Return each of the items below word for word, with no changes.

* * * * * * *

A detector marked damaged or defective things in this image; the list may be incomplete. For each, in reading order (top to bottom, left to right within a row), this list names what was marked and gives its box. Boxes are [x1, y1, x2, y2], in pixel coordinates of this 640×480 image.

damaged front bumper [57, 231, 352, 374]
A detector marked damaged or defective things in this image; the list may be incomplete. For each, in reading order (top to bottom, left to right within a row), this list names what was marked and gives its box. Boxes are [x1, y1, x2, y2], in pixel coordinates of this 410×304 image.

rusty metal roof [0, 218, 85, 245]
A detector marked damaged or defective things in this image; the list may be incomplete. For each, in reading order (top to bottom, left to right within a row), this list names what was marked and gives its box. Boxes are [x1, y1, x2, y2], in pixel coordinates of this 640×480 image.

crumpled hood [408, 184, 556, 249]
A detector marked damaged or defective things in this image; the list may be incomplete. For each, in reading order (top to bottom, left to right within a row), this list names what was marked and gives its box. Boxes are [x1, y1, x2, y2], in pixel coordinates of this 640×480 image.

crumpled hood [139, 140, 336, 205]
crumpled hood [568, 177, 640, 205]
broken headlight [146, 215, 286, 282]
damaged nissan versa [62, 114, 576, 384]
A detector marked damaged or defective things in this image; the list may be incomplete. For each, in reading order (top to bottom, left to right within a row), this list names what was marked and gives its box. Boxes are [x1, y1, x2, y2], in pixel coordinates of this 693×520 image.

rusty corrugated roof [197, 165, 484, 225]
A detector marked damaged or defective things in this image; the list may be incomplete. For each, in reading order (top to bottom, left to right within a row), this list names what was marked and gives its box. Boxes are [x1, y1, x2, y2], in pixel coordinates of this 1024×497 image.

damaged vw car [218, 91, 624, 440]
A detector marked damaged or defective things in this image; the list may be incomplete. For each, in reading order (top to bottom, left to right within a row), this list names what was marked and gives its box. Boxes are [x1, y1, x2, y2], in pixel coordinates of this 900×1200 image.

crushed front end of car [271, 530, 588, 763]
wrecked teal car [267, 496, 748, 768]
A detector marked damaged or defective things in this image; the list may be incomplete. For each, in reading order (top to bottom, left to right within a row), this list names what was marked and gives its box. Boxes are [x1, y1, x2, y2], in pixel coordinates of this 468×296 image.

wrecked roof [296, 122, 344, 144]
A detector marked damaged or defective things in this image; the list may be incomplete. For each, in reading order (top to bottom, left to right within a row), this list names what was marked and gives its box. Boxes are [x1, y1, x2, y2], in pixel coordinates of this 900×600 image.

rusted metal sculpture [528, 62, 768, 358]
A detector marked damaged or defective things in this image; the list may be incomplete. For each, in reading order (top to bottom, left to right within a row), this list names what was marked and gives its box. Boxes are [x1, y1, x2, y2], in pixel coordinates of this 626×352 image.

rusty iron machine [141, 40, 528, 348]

* * * * * * *

EXERCISE RESPONSE >>
A detector marked damaged or defective things in this image; the list may be incomplete. For each, in reading order (top to bottom, left to right within a row), this list names what was marked and gives its box. Boxes are [x1, y1, x2, y2], in pixel coordinates of this 640×480 image.

damaged front bumper [57, 231, 352, 374]
A detector marked damaged or defective things in this image; the list may be incomplete. For each, in reading order (top to bottom, left to right within a row), this list names what was marked and gives its box. Boxes are [x1, y1, x2, y2], in pixel coordinates of this 410×304 image.

rusty metal roof [0, 218, 85, 245]
A detector marked damaged or defective things in this image; the list may be incomplete. For each, in reading order (top to bottom, left to right within a row), this list names what was marked and gives its box. Boxes are [x1, y1, x2, y2], in pixel coordinates of this 640×480 image.

crumpled hood [408, 184, 556, 249]
A detector marked damaged or defective things in this image; the list may be incomplete. For each, in reading order (top to bottom, left to right within a row), this list names what was marked and gives its box. Boxes are [x1, y1, x2, y2], in pixel coordinates of this 640×480 image.

crumpled hood [139, 140, 336, 205]
crumpled hood [568, 177, 640, 205]
broken headlight [146, 215, 286, 282]
damaged nissan versa [62, 114, 576, 384]
A detector marked damaged or defective things in this image; the list may be incomplete. For each, in reading order (top to bottom, left to right within a row), this list names what was marked and gives its box. Boxes are [x1, y1, x2, y2], in pixel coordinates of this 693×520 image.

rusty corrugated roof [197, 165, 484, 225]
A detector marked damaged or defective things in this image; the list may be incomplete. For each, in reading order (top to bottom, left to right within a row), this list names what was marked and gives its box. Boxes are [x1, y1, x2, y2], in pixel coordinates of this 1024×497 image.

damaged vw car [218, 91, 624, 440]
A detector marked damaged or defective things in this image; the list may be incomplete. For each, in reading order (top to bottom, left to right within a row), this list names what was marked and gives its box. Boxes are [x1, y1, x2, y2], in pixel coordinates of this 900×1200 image.

crushed front end of car [271, 530, 588, 763]
wrecked teal car [267, 496, 748, 768]
A detector marked damaged or defective things in this image; the list may be incomplete. For each, in reading order (top to bottom, left to right within a row), this list names what was marked and gives its box. Boxes are [x1, y1, x2, y2], in pixel coordinates of this 468×296 image.

wrecked roof [296, 122, 344, 144]
A detector marked damaged or defective things in this image; the list may be incomplete. For each, in reading order (top to bottom, left to right within a row), this list names what was marked and gives its box. Boxes are [x1, y1, x2, y2], in pixel coordinates of this 900×600 image.

rusted metal sculpture [528, 62, 768, 358]
A detector marked damaged or defective things in this image; the list may be incomplete. For each, in reading order (top to bottom, left to right within a row), this list names what was marked and gives its box. Boxes are [x1, y1, x2, y2], in pixel coordinates of this 626×352 image.

rusty iron machine [141, 40, 528, 348]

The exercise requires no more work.